**PASSAGE TO READ**
* * *

I just picked up a quart of papaya juice at my local health food store for less than $4.00. As I understand it, papaya marinade is the best tenderizer known to man; natural, chemical or otherwise!

Just the treatment I'll need for some skirt steak later this week.


----------



## Wyogal (Aug 3, 2009)

Yep, papaya and pineapple. They contain the enzyme that does the tenderizing.


----------



## jennyema (Aug 3, 2009)

MSG is a flavor enhancer, not a tenderizer.


----------



## Wyogal (Aug 3, 2009)

Accent is also used as a tenderizer, that is the link.


----------



## Andy M. (Aug 3, 2009)

There is a component to the papaya juice, papain, that is the tenderizing agent.  It is also present in pineapple and the commercial product Adolph's Meat Tenderizer.


----------



## jennyema (Aug 3, 2009)

Wyogal said:


> Accent is also used as a tenderizer, that is the link.


 
Accent contains papain, so it purports to tenderize meat.

But MSG doesn't.


----------



## Wyogal (Aug 3, 2009)

correct. I was just commenting on the tenderizing statement, not claiming that MSG is a tenderizer.


----------



## msmofet (Aug 3, 2009)

Andy M. said:


> There is a component to the papaya juice, papain, that is the tenderizing agent. It is also present in pineapple and the commercial product Adolph's Meat Tenderizer.


 did you know that a paste made out of meat tenderizer and water applied to a bee sting takes the burn out!!


----------



## jennyema (Aug 3, 2009)

Wyogal said:


> correct. I was just commenting on the tenderizing statement, not claiming that MSG is a tenderizer.


 
Cool.


----------



## GB (Aug 3, 2009)

jennyema said:


> Accent contains papain, so it purports to tenderize meat.
> 
> But MSG doesn't.


My shaker of Accent only has one thing listed under the ingredients, MSG.


----------



## msmofet (Aug 3, 2009)

GB said:


> My shaker of Accent only has one thing listed under the ingredients, MSG.


 yup mine also. i use it in a lot of things i make.


----------



## Chief Longwind Of The North (Aug 3, 2009)

Andy M. said:


> There is a component to the papaya juice, papain, that is the tenderizing agent.  It is also present in pineapple and the commercial product Adolph's Meat Tenderizer.



Just splitting hairs here, so please don't take it personally.  For Andy, you know that I hold your culinary knowledge in high regard.  Papain is indeed found in papaya, and also, I believe in kiwi fruit.  The tenderizing enzyme found in pineapple however, is bromelain.  As you stated, Adolph's Meat tenderizer contains papain.  McCormic's Meat Tenderizer uses bromelain.

* * *

**ACTIONS TO TAKE**
A: From the papaya juice thread, copy the text between "I just picked" and "does the tenderizing.", inclusive.
B: Write what comes next in the papaya juice thread, starting after its last sentence.
The rows that follow play no part in this work.

**GIVEN DATA**
* * *

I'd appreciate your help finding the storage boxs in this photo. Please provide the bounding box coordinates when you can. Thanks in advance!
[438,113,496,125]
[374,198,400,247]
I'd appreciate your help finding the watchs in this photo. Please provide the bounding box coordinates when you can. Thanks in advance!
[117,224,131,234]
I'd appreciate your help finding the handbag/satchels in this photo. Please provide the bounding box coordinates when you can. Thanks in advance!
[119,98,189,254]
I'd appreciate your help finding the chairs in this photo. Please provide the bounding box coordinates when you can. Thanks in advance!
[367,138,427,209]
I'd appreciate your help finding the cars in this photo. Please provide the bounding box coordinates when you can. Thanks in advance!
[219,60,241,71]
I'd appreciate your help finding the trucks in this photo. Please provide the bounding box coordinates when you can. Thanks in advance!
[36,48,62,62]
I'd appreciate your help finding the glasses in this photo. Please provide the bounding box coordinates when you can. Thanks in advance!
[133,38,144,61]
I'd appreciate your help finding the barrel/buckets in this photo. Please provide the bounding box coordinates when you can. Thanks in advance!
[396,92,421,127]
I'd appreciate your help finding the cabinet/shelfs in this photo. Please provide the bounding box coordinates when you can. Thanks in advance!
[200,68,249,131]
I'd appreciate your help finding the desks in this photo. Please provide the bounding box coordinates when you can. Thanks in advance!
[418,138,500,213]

* * *

**ANSWERS PROVIDED**
A:
I just picked up a quart of papaya juice at my local health food store for less than $4.00. As I understand it, papaya marinade is the best tenderizer known to man; natural, chemical or otherwise!

Just the treatment I'll need for some skirt steak later this week.


----------



## Wyogal (Aug 3, 2009)

Yep, papaya and pineapple. They contain the enzyme that does the tenderizing.

B:
An interesting fact about fresh pineapple is that the bromelain is powerful enough, along with the naturally occuring acids, to cause skin irritation and sometimes damage.  People who work with raw pineapple must wear protective gloves.  To much raw pineapple can cause your tongue to actually bleed.

I'm not sure about papain, but bromelain is denatured by heat, which is why you can use canned pineapple in jello, while fresh pineapple prevents it from setting up.  

Seeeeeya; Goodweed of the North


----------



## msmofet (Aug 3, 2009)

Goodweed of the North said:


> Just splitting hairs here, so please don't take it personally. For Andy, you know that I hold your culinary knowledge in high regard. Papain is indeed found in papaya, and also, I believe in kiwi fruit. The tenderizing enzyme found in pineapple however, is bromelain. As you stated, Adolph's Meat tenderizer contains papain. McCormic's Meat Tenderizer uses bromelain.
> 
> An interesting fact about fresh pineapple is that the bromelain is powerful enough, along with the naturally occuring acids, to cause skin irritation and sometimes damage. People who work with raw pineapple must wear protective gloves. To much raw pineapple can cause your tongue to actually bleed.
> 
> ...


 i knew about the pineapple weed. the enzyme breaks down protein so it is breaking down the protein in the skin thats what causes the problems. right?


----------



## Andy M. (Aug 3, 2009)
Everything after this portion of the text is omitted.